*Stored data*:
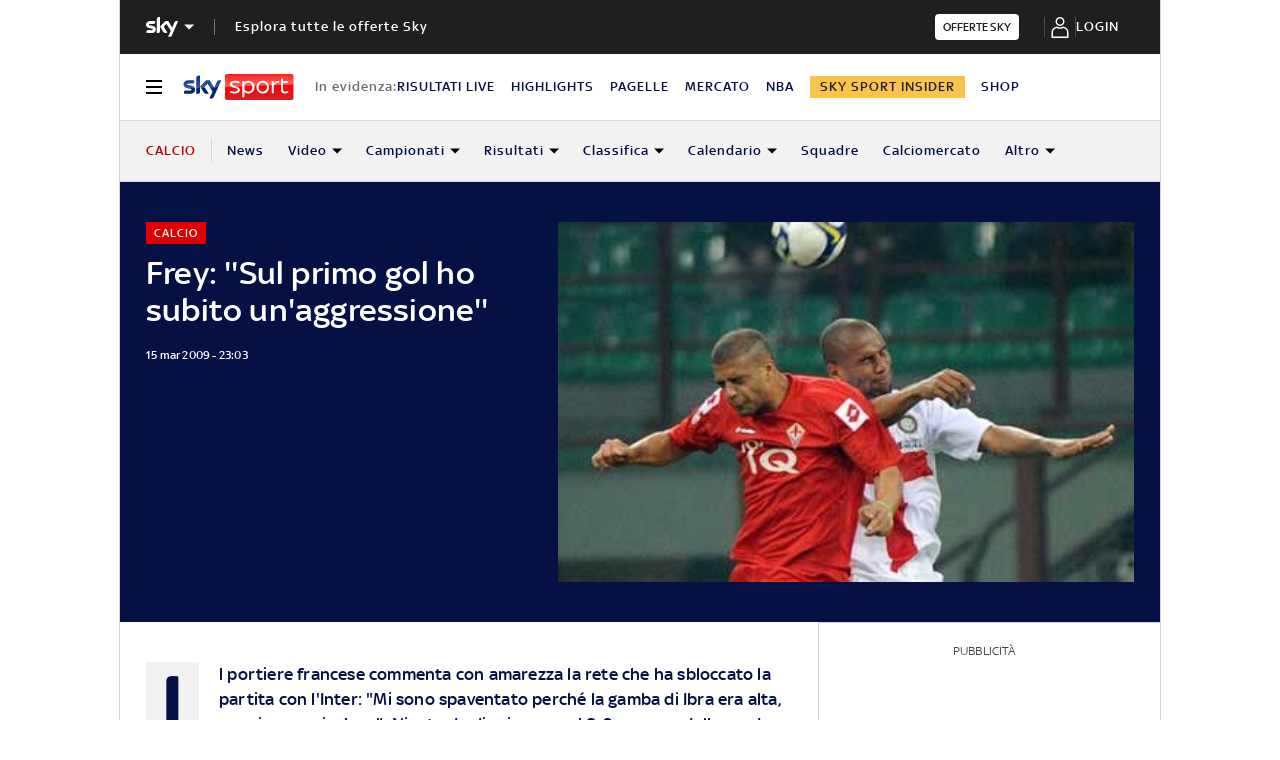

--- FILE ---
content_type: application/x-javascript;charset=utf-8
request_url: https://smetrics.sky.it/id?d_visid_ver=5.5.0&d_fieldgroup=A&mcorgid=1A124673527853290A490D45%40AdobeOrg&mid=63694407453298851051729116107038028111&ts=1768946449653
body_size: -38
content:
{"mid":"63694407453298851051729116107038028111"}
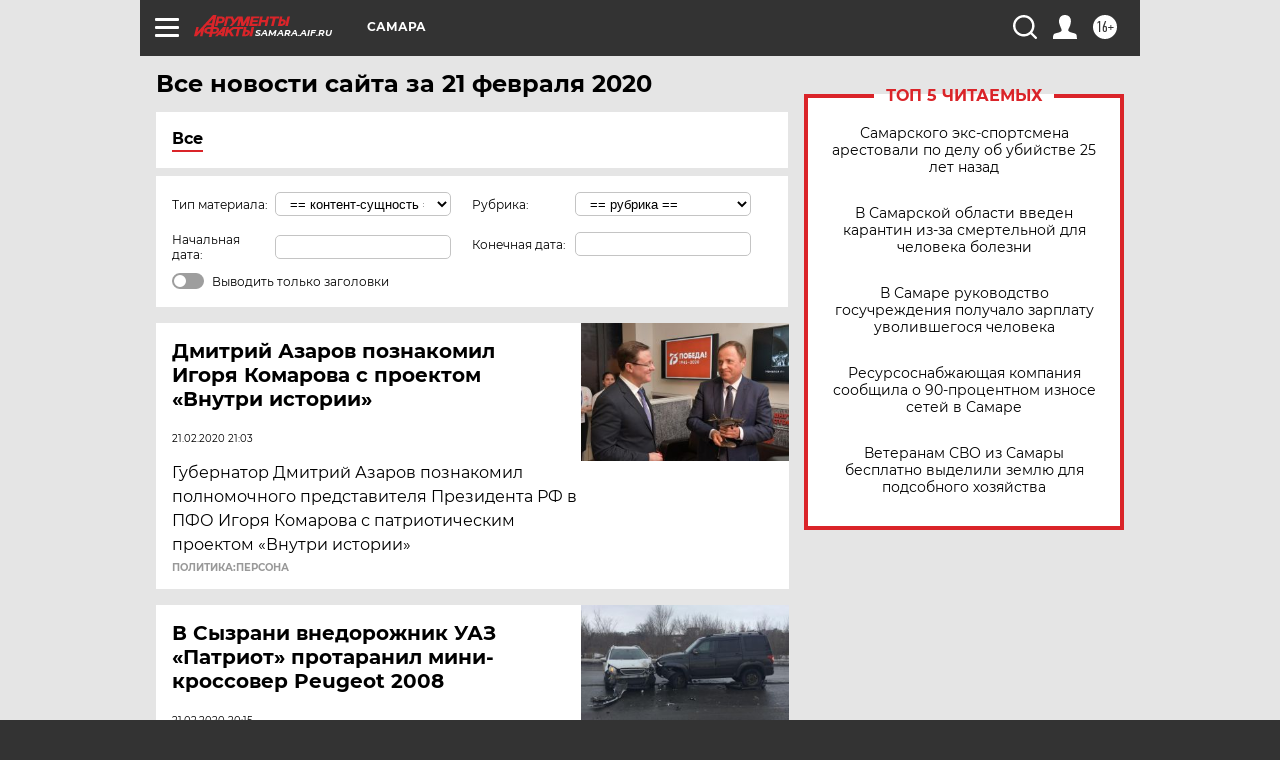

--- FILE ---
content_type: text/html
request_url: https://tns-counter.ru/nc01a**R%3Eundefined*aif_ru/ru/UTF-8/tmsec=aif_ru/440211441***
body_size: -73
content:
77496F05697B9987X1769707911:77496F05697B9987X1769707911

*What is required*:
Are you able to set down all the lines above exactly, without any pictures?

*Solution*:
--- FILE ---
content_type: application/x-javascript;charset=utf-8
request_url: https://smetrics.sky.it/id?d_visid_ver=5.5.0&d_fieldgroup=A&mcorgid=1A124673527853290A490D45%40AdobeOrg&mid=63694407453298851051729116107038028111&ts=1768946449653
body_size: -38
content:
{"mid":"63694407453298851051729116107038028111"}

--- FILE ---
content_type: text/html
request_url: https://tns-counter.ru/nc01a**R%3Eundefined*aif_ru/ru/UTF-8/tmsec=aif_ru/440211441***
body_size: -73
content:
77496F05697B9987X1769707911:77496F05697B9987X1769707911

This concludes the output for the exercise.